My opinion on it now is: there's two common general ways to use css. One way
is as a style class, which is something you'd apply in multiple places around
your project (like `.error` setting font colors to red, for example). The
other way is to markup specific content so that you can apply specific styles
to it - for instance, pixel pushing a header to fit exactly where you think it
should in this one instance (perhaps to align an upvote button with a
username, or something).

The latter way really seems to just markup dom nodes purely for the sake of
identifying them within their structure (I might use BEM or rscss especially
for these).

The way I structure my css in projects follows from this - I extract common
styles and pepper them throughout my app where needed (but they are never
referenced in any js/$ selectors). These are intended to cascade.

And then I will scope my more specific css under a selector (using sass, or
cssnext or whatever) to avoid polluting the global scope:

    
    
      .some-view {
        .header { ... }
        .note { ... }
        .icon { ... }
     }
    
    

In the case of these nested selectors, they are more identifying tags for the
content of the node, than they are declarations of a specific style. These are
not intended to cascade.

So even though css classes "exist for styling purposes" I think they have two
paradigms for use.

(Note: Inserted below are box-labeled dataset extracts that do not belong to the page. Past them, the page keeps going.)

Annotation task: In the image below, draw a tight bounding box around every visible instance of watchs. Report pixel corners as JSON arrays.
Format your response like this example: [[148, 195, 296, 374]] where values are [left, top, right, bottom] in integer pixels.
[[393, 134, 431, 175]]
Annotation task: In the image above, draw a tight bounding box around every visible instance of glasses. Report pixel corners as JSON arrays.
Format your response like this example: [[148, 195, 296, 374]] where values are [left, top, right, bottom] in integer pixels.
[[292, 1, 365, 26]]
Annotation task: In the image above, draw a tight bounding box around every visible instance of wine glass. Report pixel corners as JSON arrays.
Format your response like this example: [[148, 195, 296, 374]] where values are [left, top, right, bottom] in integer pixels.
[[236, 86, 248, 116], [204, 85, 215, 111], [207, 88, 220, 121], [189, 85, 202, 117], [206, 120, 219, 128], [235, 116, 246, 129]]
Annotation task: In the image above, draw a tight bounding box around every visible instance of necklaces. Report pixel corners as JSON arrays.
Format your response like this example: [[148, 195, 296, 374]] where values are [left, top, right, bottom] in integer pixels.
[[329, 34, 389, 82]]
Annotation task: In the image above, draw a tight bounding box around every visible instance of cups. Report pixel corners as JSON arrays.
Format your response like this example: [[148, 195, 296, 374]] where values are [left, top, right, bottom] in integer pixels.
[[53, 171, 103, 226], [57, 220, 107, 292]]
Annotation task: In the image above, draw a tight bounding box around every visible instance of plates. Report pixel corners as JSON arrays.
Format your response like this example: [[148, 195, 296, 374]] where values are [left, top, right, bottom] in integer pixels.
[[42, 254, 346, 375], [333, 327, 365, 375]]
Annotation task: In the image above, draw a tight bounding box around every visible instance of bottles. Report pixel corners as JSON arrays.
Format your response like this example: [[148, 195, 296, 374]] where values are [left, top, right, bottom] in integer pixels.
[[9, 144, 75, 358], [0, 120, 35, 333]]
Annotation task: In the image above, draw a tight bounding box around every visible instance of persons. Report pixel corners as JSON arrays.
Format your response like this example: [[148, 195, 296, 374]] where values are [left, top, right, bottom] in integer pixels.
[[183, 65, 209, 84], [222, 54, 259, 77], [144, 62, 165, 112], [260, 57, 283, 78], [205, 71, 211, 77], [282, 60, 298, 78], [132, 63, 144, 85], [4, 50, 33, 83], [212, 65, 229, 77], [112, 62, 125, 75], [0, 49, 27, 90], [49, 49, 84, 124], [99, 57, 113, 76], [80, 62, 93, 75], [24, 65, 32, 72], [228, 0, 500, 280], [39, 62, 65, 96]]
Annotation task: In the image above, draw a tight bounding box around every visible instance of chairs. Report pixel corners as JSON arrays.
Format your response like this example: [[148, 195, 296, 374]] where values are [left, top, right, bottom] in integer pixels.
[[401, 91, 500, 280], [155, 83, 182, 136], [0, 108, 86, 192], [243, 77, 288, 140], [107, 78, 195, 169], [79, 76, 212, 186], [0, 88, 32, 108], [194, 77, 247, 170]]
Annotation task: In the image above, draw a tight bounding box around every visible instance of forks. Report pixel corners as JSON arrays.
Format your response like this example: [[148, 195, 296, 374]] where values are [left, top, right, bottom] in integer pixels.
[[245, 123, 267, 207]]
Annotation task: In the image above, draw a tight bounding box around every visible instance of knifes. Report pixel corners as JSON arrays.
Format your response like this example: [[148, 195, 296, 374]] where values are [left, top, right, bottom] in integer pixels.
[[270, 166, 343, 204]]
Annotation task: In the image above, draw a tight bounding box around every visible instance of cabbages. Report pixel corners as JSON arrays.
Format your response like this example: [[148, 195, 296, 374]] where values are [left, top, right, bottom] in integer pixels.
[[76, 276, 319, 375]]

One for marking up content for a general application of a
style and another for marking a node to be given special treatment.

And taking that approach, I argue it's fair to use the same selectors for js
as well as css.

Besides, in practice, you're going to realize you're just adding the same
class name appended with `js-` everywhere `<div class='error error-box js-
error-box'></div>` when you're using that `error-box` really only to mark the
node for use.

Though I'd be curious to hear more about why you think this:

>Using CSS classes for both style and data binding would result in a
maintenance nightmare, IMO.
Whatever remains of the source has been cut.